On March 4, 1933, President Herbert Hoover and President-elect Franklin Roosevelt sat next to each other in an open car in stony silence for the short ride from the White House to the Capitol for Roosevelt's inauguration. By this time, the two men despised each other. For the rest of his life, Hoover accused Roosevelt of driving the country deeper into the Great Depression and causing the banking panic that awaited the incoming executive. After the swearing-in, Hoover shook the new President's hand, boarded a train for New York -- and the two leaders never saw each other again.
In the months between the election and the inauguration, a lame duck period of four months before the passage of the 20th Amendment that shortened the interregnum, Hoover warned that Roosevelt would be the death of the democracy. On the campaign trail, he predicted that if the Democrats won, "the grass will grow in streets of a hundred cities, a thousand towns."
"When the American people realize some 10 years hence it was on November 8, 1932, that they surrendered the freedom of mind and spirit for which their ancestors had fought and agonized for over 300 years, they will, I hope, recollect, that at least I tried to save them," Hoover wrote privately to a friend after the election.

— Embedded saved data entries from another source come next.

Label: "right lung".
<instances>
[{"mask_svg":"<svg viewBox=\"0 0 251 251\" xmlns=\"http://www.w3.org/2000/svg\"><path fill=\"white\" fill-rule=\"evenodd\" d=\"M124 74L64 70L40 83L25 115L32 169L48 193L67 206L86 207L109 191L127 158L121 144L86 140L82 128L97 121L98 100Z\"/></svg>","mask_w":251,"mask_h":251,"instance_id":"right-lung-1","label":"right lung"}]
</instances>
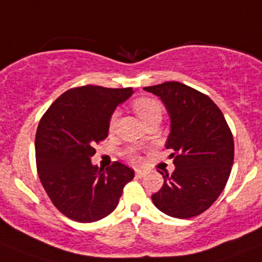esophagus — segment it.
<instances>
[{
	"label": "esophagus",
	"instance_id": "1",
	"mask_svg": "<svg viewBox=\"0 0 262 262\" xmlns=\"http://www.w3.org/2000/svg\"><path fill=\"white\" fill-rule=\"evenodd\" d=\"M144 177V172L142 170H136V178L137 179H141V178Z\"/></svg>",
	"mask_w": 262,
	"mask_h": 262
}]
</instances>
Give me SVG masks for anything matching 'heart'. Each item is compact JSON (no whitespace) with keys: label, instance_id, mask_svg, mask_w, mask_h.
<instances>
[{"label":"heart","instance_id":"heart-1","mask_svg":"<svg viewBox=\"0 0 262 262\" xmlns=\"http://www.w3.org/2000/svg\"><path fill=\"white\" fill-rule=\"evenodd\" d=\"M132 107L136 111L137 115L142 119L144 124L147 121L152 120V119H161L162 115V107L160 105L159 101L154 100V98L149 97H139L132 102ZM119 119V113L118 111H114L110 116V120H108V130L113 132L116 128V124H118ZM128 159L132 162H139L141 159L137 156V154L134 151H130L128 154Z\"/></svg>","mask_w":262,"mask_h":262}]
</instances>
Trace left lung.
Listing matches in <instances>:
<instances>
[{
  "instance_id": "obj_1",
  "label": "left lung",
  "mask_w": 262,
  "mask_h": 262,
  "mask_svg": "<svg viewBox=\"0 0 262 262\" xmlns=\"http://www.w3.org/2000/svg\"><path fill=\"white\" fill-rule=\"evenodd\" d=\"M169 111L166 148L175 165L161 189L151 195L169 216L189 219L206 211L225 188L234 160L233 134L222 110L207 95L179 82L144 87ZM162 174V172H161Z\"/></svg>"
}]
</instances>
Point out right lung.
I'll return each mask as SVG.
<instances>
[{"label":"right lung","mask_w":262,"mask_h":262,"mask_svg":"<svg viewBox=\"0 0 262 262\" xmlns=\"http://www.w3.org/2000/svg\"><path fill=\"white\" fill-rule=\"evenodd\" d=\"M133 88L82 85L60 96L43 114L35 134L40 183L56 209L78 223L103 219L116 209L134 171L119 161L93 166L95 146L106 139L108 120Z\"/></svg>","instance_id":"add662e5"}]
</instances>
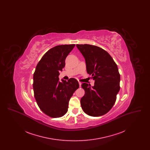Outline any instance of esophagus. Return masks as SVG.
I'll list each match as a JSON object with an SVG mask.
<instances>
[{
    "label": "esophagus",
    "instance_id": "obj_1",
    "mask_svg": "<svg viewBox=\"0 0 150 150\" xmlns=\"http://www.w3.org/2000/svg\"><path fill=\"white\" fill-rule=\"evenodd\" d=\"M79 86H80V87H81V82H80V81H79Z\"/></svg>",
    "mask_w": 150,
    "mask_h": 150
}]
</instances>
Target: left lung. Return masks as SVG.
Listing matches in <instances>:
<instances>
[{"label":"left lung","instance_id":"8db88e82","mask_svg":"<svg viewBox=\"0 0 150 150\" xmlns=\"http://www.w3.org/2000/svg\"><path fill=\"white\" fill-rule=\"evenodd\" d=\"M86 60V72L95 81L93 86L83 83L85 91L81 98V108L86 114L100 116L113 107L120 91V76L117 64L106 50L90 44H76Z\"/></svg>","mask_w":150,"mask_h":150}]
</instances>
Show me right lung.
<instances>
[{
	"label": "right lung",
	"instance_id": "add662e5",
	"mask_svg": "<svg viewBox=\"0 0 150 150\" xmlns=\"http://www.w3.org/2000/svg\"><path fill=\"white\" fill-rule=\"evenodd\" d=\"M75 44L59 45L48 50L36 67L33 76V89L37 104L44 114L52 117L64 116L69 102L79 87L75 79L59 80L65 59Z\"/></svg>",
	"mask_w": 150,
	"mask_h": 150
}]
</instances>
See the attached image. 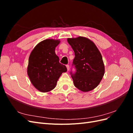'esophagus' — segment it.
Segmentation results:
<instances>
[{"label":"esophagus","instance_id":"obj_1","mask_svg":"<svg viewBox=\"0 0 133 133\" xmlns=\"http://www.w3.org/2000/svg\"><path fill=\"white\" fill-rule=\"evenodd\" d=\"M66 68H67V70L69 71V65H66Z\"/></svg>","mask_w":133,"mask_h":133}]
</instances>
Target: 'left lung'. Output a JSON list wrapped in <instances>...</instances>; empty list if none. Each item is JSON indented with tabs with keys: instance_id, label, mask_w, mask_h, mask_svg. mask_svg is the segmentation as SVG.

On March 3, the day before the inauguration, instead of inviting the Roosevelts for the customary dinner, Hoover had them to the White House for tea. It did not go well. Roosevelt recalled, "I hustled my family out of the room. I was sure Jimmy (his eldest son) wanted to punch him (Hoover) in the eye."
But unlike President Donald Trump, who is leaving town before his successor takes the oath of office, Hoover still showed up the next day. He rode alongside Roosevelt, albeit miserably, down Pennsylvania Avenue to the inaugural ceremony, a moment captured indelibly in photographs with a joyless Hoover next to an ebullient Roosevelt. Hoover had called a special session of Congress to allow for the rapid approval of Roosevelt's Cabinet appointments. And he allowed for the smooth transfer of power, even as he felt certain the country would ignite into flaming embers.